[Start Supplied records]

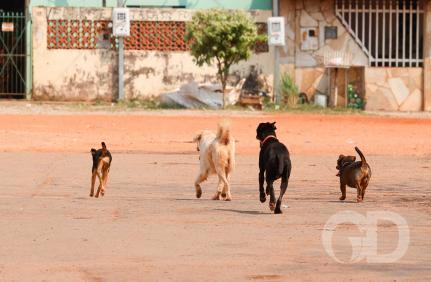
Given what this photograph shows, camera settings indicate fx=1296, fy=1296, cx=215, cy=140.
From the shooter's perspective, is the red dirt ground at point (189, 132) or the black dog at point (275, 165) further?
the red dirt ground at point (189, 132)

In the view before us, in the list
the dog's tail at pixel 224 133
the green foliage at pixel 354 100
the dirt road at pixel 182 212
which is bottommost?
the dirt road at pixel 182 212

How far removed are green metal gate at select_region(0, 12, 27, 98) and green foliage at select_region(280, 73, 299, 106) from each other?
6.72 m

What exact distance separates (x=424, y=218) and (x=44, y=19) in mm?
21989

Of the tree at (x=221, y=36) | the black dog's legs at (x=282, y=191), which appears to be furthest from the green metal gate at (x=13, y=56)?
A: the black dog's legs at (x=282, y=191)

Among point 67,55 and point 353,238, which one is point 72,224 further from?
point 67,55

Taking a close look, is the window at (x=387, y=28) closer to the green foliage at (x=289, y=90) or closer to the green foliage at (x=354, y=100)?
the green foliage at (x=354, y=100)

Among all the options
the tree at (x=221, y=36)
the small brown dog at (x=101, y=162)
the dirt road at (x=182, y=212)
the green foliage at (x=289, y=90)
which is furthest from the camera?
the green foliage at (x=289, y=90)

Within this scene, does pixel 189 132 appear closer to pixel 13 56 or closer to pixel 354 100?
pixel 354 100

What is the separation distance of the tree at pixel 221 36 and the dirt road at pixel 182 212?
22.1 ft

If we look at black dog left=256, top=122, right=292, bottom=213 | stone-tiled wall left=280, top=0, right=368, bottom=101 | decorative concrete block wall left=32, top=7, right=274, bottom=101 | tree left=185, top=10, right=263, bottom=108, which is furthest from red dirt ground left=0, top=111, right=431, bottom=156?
black dog left=256, top=122, right=292, bottom=213

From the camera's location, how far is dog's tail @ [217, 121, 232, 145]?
13.4 m

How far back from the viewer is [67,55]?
1320 inches

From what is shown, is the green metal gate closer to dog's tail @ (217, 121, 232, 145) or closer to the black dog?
dog's tail @ (217, 121, 232, 145)

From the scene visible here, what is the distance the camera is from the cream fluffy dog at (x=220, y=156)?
13570mm
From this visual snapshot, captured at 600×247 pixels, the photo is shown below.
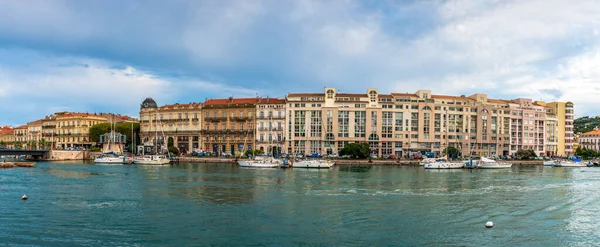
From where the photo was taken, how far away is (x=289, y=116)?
99.0 metres

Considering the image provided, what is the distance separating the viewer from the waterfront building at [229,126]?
10162cm

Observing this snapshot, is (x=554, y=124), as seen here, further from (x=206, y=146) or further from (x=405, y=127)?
(x=206, y=146)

[End Supplied records]

Edit all of the material above so that every "metal gate" becomes "iron gate" and nothing else changes, and leave the pictures out of your answer.

Given what this photograph shows, camera settings indicate fx=1296, fy=1296, cx=215, cy=140.
From the shooter's perspective, is the red dirt ground at point (189, 132) or the black dog at point (275, 165) further?
the red dirt ground at point (189, 132)

In the view before us, in the list
the dog's tail at pixel 224 133
the green foliage at pixel 354 100
the dirt road at pixel 182 212
which is bottommost?
the dirt road at pixel 182 212

How far removed are green iron gate at select_region(0, 12, 27, 98) and green foliage at select_region(280, 73, 299, 106) from each other?
6.72 m

What exact distance separates (x=424, y=218) and (x=44, y=19) in mm?
21989

Of the tree at (x=221, y=36) | the black dog's legs at (x=282, y=191), which appears to be furthest from the green iron gate at (x=13, y=56)?
A: the black dog's legs at (x=282, y=191)

Among point 67,55 and point 353,238, which one is point 72,224 further from?
point 67,55

Taking a close look, is the window at (x=387, y=28) closer to the green foliage at (x=289, y=90) or closer to the green foliage at (x=354, y=100)?
the green foliage at (x=354, y=100)

Among all the options
the tree at (x=221, y=36)
the small brown dog at (x=101, y=162)
the dirt road at (x=182, y=212)
the green foliage at (x=289, y=90)
which is furthest from the camera?
the green foliage at (x=289, y=90)

Within this scene, does pixel 189 132 appear closer to pixel 13 56 or closer to pixel 354 100?
pixel 354 100

What is the separation distance of the tree at pixel 221 36 and the dirt road at pixel 182 212?
22.1 ft

If we look at black dog left=256, top=122, right=292, bottom=213 | stone-tiled wall left=280, top=0, right=368, bottom=101 | decorative concrete block wall left=32, top=7, right=274, bottom=101 | tree left=185, top=10, right=263, bottom=108, which is furthest from red dirt ground left=0, top=111, right=431, bottom=156?
black dog left=256, top=122, right=292, bottom=213

From the camera's location, how far is dog's tail @ [217, 121, 232, 145]?
13.4 m

How far back from the viewer is [67,55]?
1320 inches

From what is shown, is the green iron gate closer to dog's tail @ (217, 121, 232, 145) or closer to the black dog?
dog's tail @ (217, 121, 232, 145)

From the scene visible here, what is the distance the camera is from the cream fluffy dog at (x=220, y=156)?
13570mm
From this visual snapshot, captured at 600×247 pixels, the photo is shown below.
From where the photo was taken, how far away is (x=289, y=116)?
99.0 metres

Considering the image provided, what is the distance separating the viewer from the waterfront building at [229,126]?
10162cm

Observing this snapshot, is (x=554, y=124), as seen here, further from (x=206, y=146) or further from (x=405, y=127)?
(x=206, y=146)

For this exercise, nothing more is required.